§ Mrs. Renée Short
asked the Secretary of State for Education and Science (1) how many schools have been built in England and Wales by the CLASP method;
(2) how many of the schools built by the CLASP method have been damaged by fire since this method was introduced;
(3) how many CLASP schools or single-storey, one, two, three, four and five-storey design, respectively, have suffered structural collapse as a result of fire damage each year since this method of construction was introduced;
(4) what advice was sought from the Fire Research Station about the fire risk involved before the CLASP design was approved by her Department; and what advice was given.
§ Mrs. Thatcher
According to information supplied by local education authorities in England and Wales they started 906 major CLASP projects between 1957–58 and 1971–72. Statistics are not available about the height of these buildings, but the great majority of the schools do not exceed two storeys.
The following table gives information about fires in schools supplied by the Fire Research Station for the years 19651971; comparable information is not available for earlier years. The total number of maintained schools in England and Wales is over 29,000.
Number of fires in day schools causing damage estimated at over £10,000 1965 … … … … 18 1966 … … … … 31 1967 … … … … 27 1968 … … … … 39 1969 … … … … 53 1970 … … … … 39 1971 … … … … 62
There have been no fatalities due to fire in maintained schools since systematic records began in maintained schools.
The available statistics from the Fire Research Station do not distinguish between schools in the CLASP system and other similar forms of construction.

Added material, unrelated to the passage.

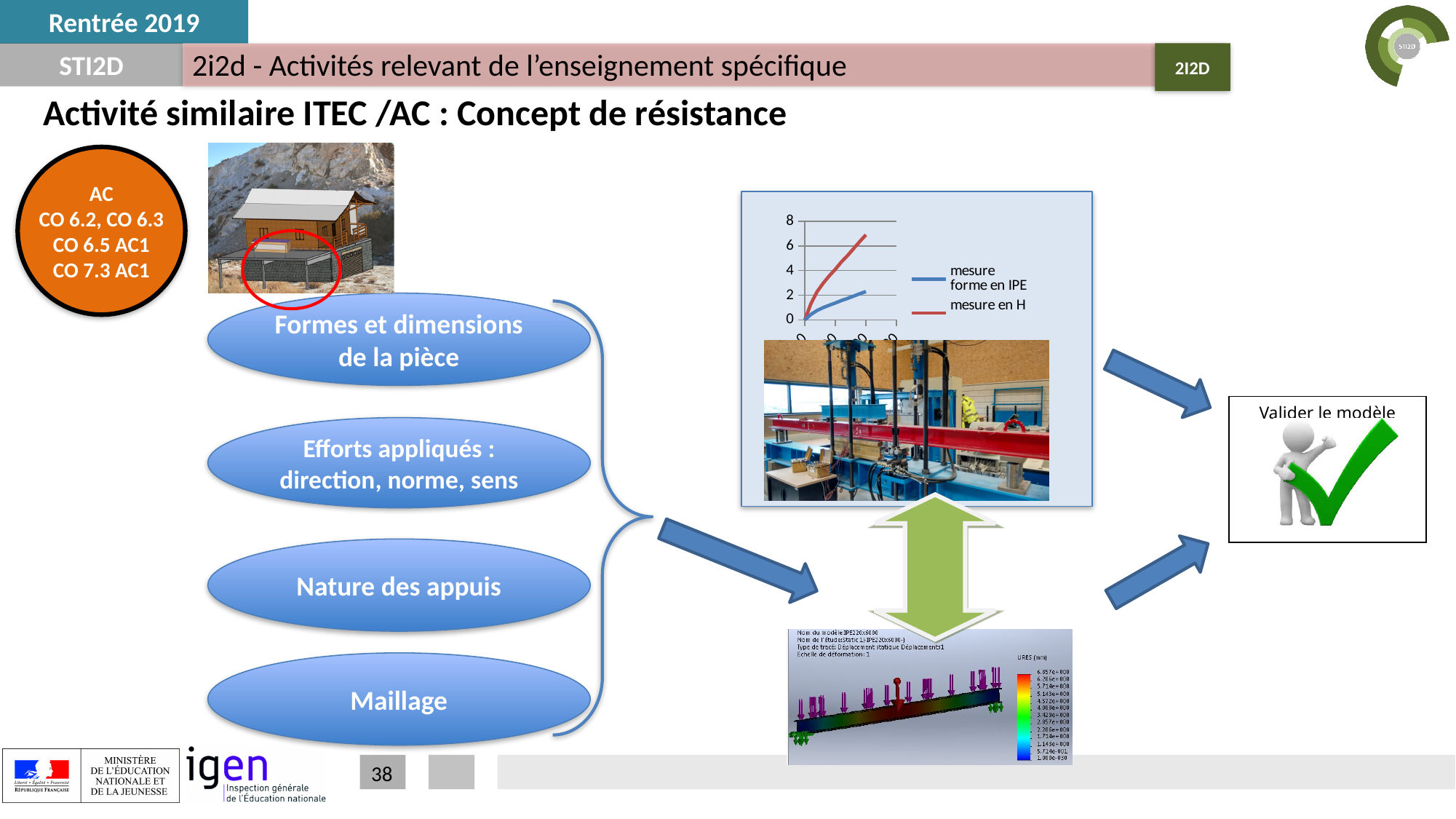
What is the highest value shown on the chart's y axis? 8 What are the two series named in the chart's legend? mesure forme en IPE; mesure en H What kind of chart is shown on the slide? line chart Which series reaches the higher value at the right end of the chart, 'mesure forme en IPE' or 'mesure en H'? mesure en H Which colour is used for the 'mesure en H' series in the chart? red Is the final value of the 'mesure en H' series greater or less than 6? greater Is the final value of the 'mesure forme en IPE' series greater or less than 4? less Do the values of the 'mesure en H' series rise or fall along the x axis? rise Do the values of the 'mesure forme en IPE' series rise or fall along the x axis? rise How many series does the chart's legend list? 2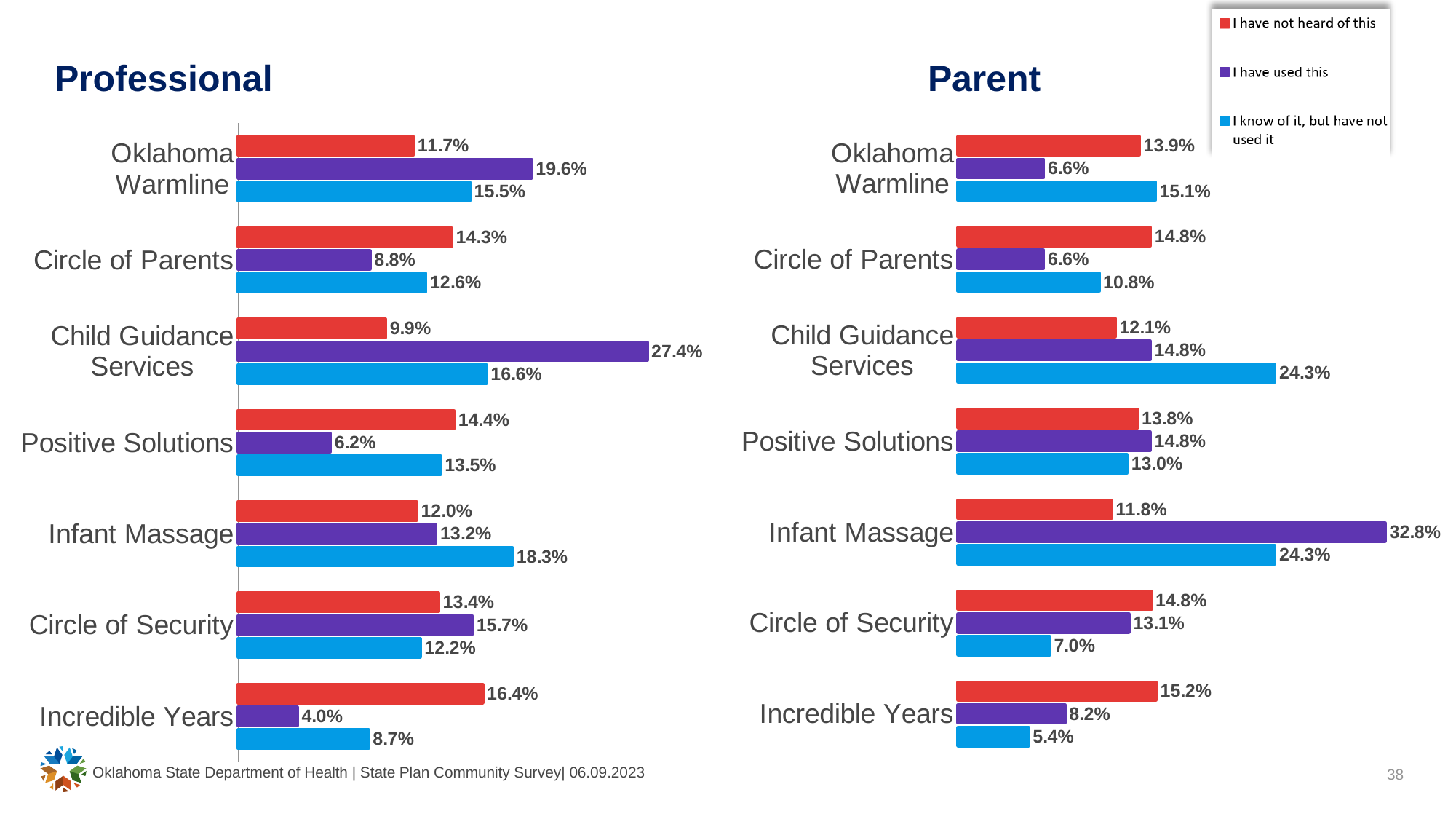
What kind of chart is the Parent chart? Bar chart In the Parent chart, which is larger for Oklahoma Warmline: 'I have not heard of this' or 'I have used this'? I have not heard of this In the Parent chart, what is the value for 'I know of it, but have not used it' for Circle of Security? 7.0% In the Professional chart, what is the difference between 'I have not heard of this' and 'I know of it, but have not used it' for Incredible Years? 7.7% How many programs are listed in the Professional chart? 7 In the Professional chart, what is the difference between 'I have used this' and 'I have not heard of this' for Child Guidance Services? 17.5% Which colour represents 'I have used this' in the legend? Purple How many series does the legend list? 3 In the Parent chart, what is the value for 'I have used this' for Infant Massage? 32.8% In the Professional chart, which program has the lowest value for 'I have used this'? Incredible Years In the Parent chart, which program has the highest value for 'I have used this'? Infant Massage In the Professional chart, what is the value for 'I have used this' for Child Guidance Services? 27.4%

CLASP, like other industrialised building systems, comprises a range of dimensionally compatible components which may be assembled in different ways. Its use does not imply complete standardisation either of design or of materials. I do not approve building systems as such; new major projects are approved individually. It is a condition of approval that they should comply with the requirements set out in the Department's Building Bulletin No. 7 which was prepared in consultation with the Fire Research Station, and was brought up to date in 1971. It contains advice on structure, alarm systems, fire-fighting facilities and precautions by occupants. There is special emphasis on means of escape. When the requisite technical information is available from the French authorities about the recent fire in Paris, the Department will consider whether any further action is required.